In addition to surgery, the main approaches used to treat cancer are chemotherapy and radiotherapy. Unfortunately, these treatments do not only affect cancerous cells, but can affect the body's healthy cells as well, and this is why there can be so many severe side effects associated with these treatments. However, more recently, new anticancer therapies have been developed that can specifically target cancerous cells, making them more effective, as well as having less side effects. Some of these new therapies try to harness the body's immune system to help fight the cancer. Importantly, these new therapies demonstrate that if you have a drug which targets a specific aspect of cancer, you can achieve a safe and effective treatment. Unfortunately, many of these drugs are unable to enter the brain, and hence are not effective in targeting cancerous cells that have spread to the brain.
The role that inflammation plays in the progression of cancer has been well established. Inflammatory mediators can not only stimulate the proliferation of cancerous cells, but also help develop a blood supply for the growing tumour, and help facilitate the metastatic process. Ironically, these inflammatory mediators may also reduce the body's immune response to cancer, and help cancerous cells avoid programmed cell death (apoptosis). Multiple studies have shown that one particular inflammatory mediator, substance P, is over-expressed in many cancers, including breast cancer, and seems to play a key role in these processes that drive the progression of cancer. This same mediator also plays an important role in inflammatory responses within the brain.
The scientific team associated with Biotranslation have spent the last 25 years studying inflammation in the brain and looking at novel ways to control that inflammation. Their interest in brain cancer initially grew out of a desire to control the oedema associated with brain tumours. However, our research showed that inhibiting the inflammation associated with the tumours had a much wider reaching effect, and the drug was able to produce its own anti-tumour action. Treatment with a specific antagonist of substance P was able to cause regression of the tumour through both inhibiting the proliferation of cancerous cells and increasing the death of cancerous cells through apoptosis. Importantly, unlike steroids, inhibiting this mediator reduces inflammation, without causing immune suppression.

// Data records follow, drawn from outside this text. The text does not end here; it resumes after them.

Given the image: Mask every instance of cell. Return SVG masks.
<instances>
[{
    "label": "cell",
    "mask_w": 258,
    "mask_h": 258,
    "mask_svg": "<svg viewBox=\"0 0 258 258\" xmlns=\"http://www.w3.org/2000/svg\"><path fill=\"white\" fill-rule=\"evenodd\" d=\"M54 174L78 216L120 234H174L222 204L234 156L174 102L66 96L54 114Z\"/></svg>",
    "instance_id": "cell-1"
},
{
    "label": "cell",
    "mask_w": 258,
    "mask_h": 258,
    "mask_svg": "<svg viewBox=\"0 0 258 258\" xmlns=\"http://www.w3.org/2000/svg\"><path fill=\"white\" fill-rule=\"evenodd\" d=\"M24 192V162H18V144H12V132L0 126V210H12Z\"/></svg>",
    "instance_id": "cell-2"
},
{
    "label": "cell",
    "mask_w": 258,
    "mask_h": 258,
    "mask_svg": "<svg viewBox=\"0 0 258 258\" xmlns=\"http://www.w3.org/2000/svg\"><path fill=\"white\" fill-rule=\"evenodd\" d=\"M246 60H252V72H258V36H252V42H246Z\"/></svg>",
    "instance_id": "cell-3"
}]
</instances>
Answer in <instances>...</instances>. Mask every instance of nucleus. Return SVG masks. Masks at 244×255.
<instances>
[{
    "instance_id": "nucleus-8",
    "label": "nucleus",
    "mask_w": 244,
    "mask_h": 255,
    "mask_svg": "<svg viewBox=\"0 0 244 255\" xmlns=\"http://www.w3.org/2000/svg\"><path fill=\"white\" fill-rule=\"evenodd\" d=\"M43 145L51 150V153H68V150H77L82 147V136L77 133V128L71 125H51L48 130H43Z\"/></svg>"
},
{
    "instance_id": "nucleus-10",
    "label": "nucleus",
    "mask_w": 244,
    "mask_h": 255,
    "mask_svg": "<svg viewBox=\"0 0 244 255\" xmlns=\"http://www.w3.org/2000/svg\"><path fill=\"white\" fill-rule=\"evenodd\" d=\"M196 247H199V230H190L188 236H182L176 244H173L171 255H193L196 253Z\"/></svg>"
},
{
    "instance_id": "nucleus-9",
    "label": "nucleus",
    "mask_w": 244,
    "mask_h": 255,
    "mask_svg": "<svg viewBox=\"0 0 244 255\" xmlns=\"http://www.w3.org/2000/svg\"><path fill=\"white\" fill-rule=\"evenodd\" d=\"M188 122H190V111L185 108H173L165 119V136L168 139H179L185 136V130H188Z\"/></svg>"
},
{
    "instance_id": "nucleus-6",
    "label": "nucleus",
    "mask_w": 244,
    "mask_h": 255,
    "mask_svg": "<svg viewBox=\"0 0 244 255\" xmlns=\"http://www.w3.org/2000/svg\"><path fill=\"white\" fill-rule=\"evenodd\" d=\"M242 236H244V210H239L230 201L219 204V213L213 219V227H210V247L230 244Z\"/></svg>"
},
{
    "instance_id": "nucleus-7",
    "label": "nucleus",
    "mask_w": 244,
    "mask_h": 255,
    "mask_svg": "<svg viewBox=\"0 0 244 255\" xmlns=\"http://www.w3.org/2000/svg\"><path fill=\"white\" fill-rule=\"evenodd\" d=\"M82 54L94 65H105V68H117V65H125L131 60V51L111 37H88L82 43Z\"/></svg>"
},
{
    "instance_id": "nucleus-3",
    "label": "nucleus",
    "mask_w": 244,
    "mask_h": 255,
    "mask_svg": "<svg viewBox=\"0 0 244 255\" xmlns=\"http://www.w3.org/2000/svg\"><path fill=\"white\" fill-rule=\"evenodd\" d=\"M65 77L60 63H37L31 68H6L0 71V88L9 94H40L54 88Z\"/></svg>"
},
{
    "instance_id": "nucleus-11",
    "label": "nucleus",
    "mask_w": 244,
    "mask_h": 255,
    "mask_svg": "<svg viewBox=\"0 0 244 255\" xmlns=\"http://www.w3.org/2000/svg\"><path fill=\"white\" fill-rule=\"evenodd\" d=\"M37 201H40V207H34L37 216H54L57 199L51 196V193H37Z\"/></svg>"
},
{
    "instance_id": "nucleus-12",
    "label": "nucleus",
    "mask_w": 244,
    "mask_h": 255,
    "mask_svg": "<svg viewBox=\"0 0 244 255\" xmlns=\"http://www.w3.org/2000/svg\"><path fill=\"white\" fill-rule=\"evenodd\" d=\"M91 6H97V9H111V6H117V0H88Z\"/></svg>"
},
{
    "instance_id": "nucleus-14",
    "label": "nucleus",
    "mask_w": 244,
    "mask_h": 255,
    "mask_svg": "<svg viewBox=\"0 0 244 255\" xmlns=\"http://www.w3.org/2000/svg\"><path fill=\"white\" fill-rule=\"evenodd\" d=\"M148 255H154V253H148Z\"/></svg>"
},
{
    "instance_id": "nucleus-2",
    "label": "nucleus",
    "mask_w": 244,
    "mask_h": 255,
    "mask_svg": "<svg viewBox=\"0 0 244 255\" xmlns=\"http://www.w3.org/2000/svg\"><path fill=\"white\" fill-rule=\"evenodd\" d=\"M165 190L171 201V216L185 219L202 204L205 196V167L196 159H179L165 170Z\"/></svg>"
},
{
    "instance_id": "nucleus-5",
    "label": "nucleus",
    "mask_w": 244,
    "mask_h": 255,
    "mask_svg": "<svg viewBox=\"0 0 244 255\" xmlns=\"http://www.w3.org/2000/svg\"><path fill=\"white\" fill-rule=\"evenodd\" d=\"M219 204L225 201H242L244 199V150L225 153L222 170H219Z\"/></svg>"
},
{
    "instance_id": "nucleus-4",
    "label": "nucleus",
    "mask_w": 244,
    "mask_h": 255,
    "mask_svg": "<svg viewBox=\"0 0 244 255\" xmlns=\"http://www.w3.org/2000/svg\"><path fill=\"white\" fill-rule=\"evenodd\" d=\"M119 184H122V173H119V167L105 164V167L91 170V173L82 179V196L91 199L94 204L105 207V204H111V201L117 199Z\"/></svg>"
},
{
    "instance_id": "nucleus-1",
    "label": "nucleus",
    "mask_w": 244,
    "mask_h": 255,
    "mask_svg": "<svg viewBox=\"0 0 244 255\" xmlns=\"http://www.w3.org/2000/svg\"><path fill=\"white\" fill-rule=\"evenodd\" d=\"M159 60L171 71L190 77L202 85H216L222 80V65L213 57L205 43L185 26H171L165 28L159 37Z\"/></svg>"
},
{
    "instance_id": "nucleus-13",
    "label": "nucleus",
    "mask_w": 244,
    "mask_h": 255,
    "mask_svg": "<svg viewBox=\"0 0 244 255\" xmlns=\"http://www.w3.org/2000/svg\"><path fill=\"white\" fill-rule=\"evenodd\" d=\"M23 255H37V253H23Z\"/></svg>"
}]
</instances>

There is now a wealth of data that has been generated by both ourselves, and many respected international laboratories, that support the potential use of substance P antagonists as novel anti-tumour agents. To summarise the potential benefits:
Whilst there is strong pre-clinical evidence to support the use of a substance P antagonist in cancer, this approach has been validated by our Senior Clinical Advisor, Dr Munoz. Through gaining approval for compassionate, off-label use of a substance P antagonist, he has been able to demonstrate its effectiveness in treating cancer patients, and he has successfully treated a small number of patients. The drug not only produced significant clinical benefits in terms of controlling the cancer, but also it was able to significantly reduce the side effects associated with either chemotherapy or radiotherapy.
In terms of developing a novel treatment, patient safety and positive patient outcomes must be the primary considerations. Whilst chemotherapy and radiotherapy are associated with significant side effects, they are a proven weapon in the fight against cancer. Hence, in terms of trialing CHB-01 as a novel anti-tumour therapy, our plan is to, at least initially, use it as an adjunct therapy. Importantly, it has been demonstrated that rather than interfering with either radiotherapy or chemotherapy, the antagonist can actually increase their anti-cancer activity. In addition, the use of a substance P antagonist can significantly decrease the serious side effects associated with these cancer treatments. For example, there is preclinical evidence to demonstrate that a substance P antagonist can help prevent the chemotherapy-induced cardiotoxicity associated with doxorubicin.
Again, patient safety is the primary concern when developing novel drug treatments. Indeed, safety concerns are often the reason why new drug treatments fail during development. In order to ensure success, Biotranslation have acquired an exclusive license from a major pharmaceutical company to develop and commercialize one of their drugs as an anti-cancer treatment. This drug, which was developed for another indication, has a demonstrated safety profile in humans, and is safe for long-term administration. It is also able to enter the brain in order to produce its beneficial effects. In addition, it has gained approval from the regulatory authorities as an investigational new drug.